Page excerpt ::
++++++

CNC cutting is a precision manufacturing process that uses a number of
different mechanical techniques in conjunction with computer numerical
controlling software to remove excess material and create complex two
dimensional and three dimensional shapes.
As with traditional cutting services, CNC machines may utilize knife, laser, water jet, plasma or flame methods depending upon the advantages and disadvantages they offer in specific applications. Machine shops and mass production facilities in a broad range of industrial and commercial settings including aerospace, avionics, automotive, agriculture, food and chemical processing, pharmaceutical, military and defense utilize this particular type of machining in daily operations. An acronym for computer numerical control, CNC machining offers quick, precise and accurate cutting with little interference from the workforce, which all but eliminates human error. The depth and location of each cut is the result of encoded computer instructions fed into the machine. Cutters are capable of operating on up to six different axes of motion for increased access and opportunity to perform operations along the entirety of the object or material. CNC cutting can be performed alone or in conjunction with various other tooling processes depending on the machine or cell configuration. While some machines can perform up to 400 individual operations, others contain more limited tooling apparatus. It is important to consider the broader operations available at a specific CNC machine shop as well as material, dimensional and maximum volume and speed capabilities.

++++++

Listed entries ::

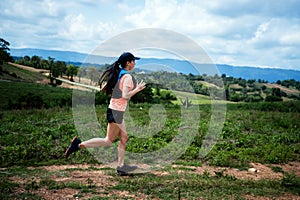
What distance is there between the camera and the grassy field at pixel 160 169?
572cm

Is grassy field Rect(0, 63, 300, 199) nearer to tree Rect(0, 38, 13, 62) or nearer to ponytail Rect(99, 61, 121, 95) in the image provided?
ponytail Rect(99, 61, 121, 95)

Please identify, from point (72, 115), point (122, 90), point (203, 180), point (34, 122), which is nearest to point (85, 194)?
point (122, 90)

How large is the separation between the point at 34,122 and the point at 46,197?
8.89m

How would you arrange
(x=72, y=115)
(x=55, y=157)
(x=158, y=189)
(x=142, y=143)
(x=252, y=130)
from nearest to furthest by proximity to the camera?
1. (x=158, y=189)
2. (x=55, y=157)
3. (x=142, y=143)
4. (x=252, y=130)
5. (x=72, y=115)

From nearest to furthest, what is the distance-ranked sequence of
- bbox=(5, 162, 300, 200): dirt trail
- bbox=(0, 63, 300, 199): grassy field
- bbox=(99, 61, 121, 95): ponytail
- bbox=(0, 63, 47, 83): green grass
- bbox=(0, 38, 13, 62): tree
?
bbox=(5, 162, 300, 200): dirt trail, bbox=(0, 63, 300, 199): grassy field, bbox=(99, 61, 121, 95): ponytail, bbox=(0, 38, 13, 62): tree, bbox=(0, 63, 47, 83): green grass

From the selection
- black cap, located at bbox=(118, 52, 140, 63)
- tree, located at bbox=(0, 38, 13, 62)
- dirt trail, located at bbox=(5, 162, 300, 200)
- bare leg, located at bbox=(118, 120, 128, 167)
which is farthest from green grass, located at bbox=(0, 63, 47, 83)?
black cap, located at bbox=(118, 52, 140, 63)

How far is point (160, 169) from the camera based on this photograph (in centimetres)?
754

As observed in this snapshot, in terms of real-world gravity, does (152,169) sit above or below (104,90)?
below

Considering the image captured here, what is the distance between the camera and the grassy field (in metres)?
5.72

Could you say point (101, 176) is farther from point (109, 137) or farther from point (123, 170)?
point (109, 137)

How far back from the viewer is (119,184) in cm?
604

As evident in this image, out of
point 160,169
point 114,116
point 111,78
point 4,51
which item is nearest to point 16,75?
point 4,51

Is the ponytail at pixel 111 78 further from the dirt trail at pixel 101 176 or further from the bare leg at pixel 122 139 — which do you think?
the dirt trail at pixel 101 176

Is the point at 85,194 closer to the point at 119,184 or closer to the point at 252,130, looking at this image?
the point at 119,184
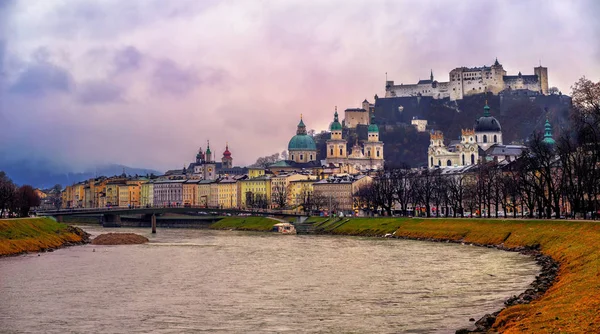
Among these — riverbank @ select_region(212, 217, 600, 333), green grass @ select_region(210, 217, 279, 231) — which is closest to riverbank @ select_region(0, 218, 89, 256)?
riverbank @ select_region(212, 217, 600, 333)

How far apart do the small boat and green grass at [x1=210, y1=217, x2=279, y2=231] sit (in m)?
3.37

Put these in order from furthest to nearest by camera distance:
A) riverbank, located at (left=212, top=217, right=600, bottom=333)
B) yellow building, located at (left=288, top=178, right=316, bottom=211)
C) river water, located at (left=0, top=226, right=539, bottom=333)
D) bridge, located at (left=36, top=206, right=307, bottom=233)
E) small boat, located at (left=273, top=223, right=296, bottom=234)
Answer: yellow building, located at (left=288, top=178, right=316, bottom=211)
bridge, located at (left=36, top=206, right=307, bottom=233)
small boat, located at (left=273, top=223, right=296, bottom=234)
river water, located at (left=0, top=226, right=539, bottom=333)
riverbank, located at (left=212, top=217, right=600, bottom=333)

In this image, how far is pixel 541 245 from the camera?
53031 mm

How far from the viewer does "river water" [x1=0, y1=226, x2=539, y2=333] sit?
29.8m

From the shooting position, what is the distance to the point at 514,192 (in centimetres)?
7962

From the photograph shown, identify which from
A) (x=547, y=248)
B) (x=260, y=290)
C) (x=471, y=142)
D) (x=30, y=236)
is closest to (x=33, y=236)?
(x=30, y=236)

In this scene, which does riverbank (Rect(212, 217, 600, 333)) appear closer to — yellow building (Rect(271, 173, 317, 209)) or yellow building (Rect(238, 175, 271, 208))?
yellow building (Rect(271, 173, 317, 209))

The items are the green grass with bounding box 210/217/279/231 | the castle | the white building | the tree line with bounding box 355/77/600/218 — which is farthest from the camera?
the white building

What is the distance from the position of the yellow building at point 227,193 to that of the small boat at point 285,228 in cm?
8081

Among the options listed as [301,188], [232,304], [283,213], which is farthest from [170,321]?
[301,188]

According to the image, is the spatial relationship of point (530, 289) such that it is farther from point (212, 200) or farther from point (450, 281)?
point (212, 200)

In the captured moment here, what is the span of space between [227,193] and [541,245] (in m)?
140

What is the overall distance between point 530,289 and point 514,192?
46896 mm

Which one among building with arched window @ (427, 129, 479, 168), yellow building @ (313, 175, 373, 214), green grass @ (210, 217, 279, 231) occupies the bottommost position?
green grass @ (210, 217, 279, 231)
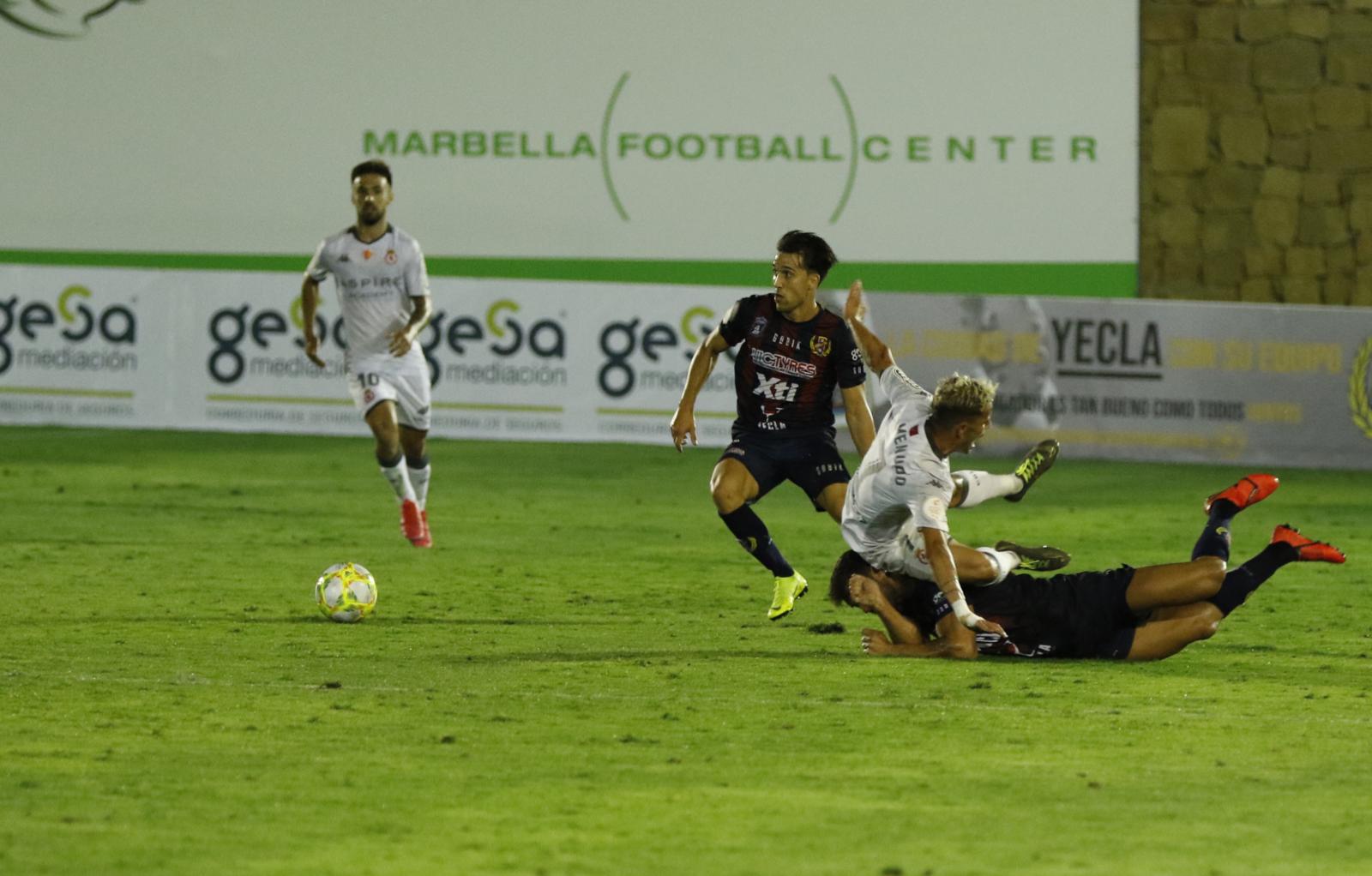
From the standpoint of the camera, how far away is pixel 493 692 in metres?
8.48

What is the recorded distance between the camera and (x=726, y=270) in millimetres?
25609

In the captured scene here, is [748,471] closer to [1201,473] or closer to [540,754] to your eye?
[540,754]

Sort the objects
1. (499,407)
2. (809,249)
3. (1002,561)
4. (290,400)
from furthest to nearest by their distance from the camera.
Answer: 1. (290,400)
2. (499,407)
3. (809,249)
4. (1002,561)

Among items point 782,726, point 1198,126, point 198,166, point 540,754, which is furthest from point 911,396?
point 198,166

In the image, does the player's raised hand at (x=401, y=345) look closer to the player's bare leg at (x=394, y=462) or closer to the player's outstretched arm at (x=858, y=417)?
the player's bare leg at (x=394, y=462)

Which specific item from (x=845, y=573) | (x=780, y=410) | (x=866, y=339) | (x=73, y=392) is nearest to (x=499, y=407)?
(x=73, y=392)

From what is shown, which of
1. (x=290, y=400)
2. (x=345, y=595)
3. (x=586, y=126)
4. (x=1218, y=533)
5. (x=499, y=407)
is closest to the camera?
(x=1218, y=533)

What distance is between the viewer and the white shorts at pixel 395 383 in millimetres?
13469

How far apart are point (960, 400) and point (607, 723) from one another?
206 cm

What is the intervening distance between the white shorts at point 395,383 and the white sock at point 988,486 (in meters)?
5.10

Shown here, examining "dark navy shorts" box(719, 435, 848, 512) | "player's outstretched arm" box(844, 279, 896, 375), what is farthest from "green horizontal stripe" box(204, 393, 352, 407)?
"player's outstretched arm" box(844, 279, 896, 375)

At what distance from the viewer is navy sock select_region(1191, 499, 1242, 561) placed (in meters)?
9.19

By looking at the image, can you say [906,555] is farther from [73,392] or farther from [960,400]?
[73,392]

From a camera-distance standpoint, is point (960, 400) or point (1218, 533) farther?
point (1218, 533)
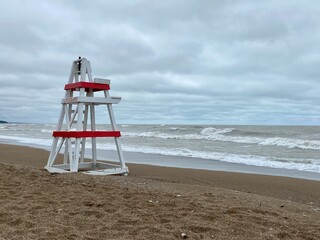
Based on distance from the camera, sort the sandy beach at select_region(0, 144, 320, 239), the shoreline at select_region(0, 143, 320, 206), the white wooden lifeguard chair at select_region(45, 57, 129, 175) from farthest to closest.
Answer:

++++++

List of tasks ::
a) In the CNC cutting text, edit the part that opens with the words containing "CNC cutting is" and closes with "three dimensional shapes.", putting "machining methods" in place of "mechanical techniques".
b) According to the CNC cutting text, on how many axes of motion can cutters operate?
Work only from the CNC cutting text, not the lines.

Solved tasks ::
a)
CNC cutting is a precision manufacturing process that uses a number of
different machining methods in conjunction with computer numerical
controlling software to remove excess material and create complex two
dimensional and three dimensional shapes.

b) Up to six different axes of motion.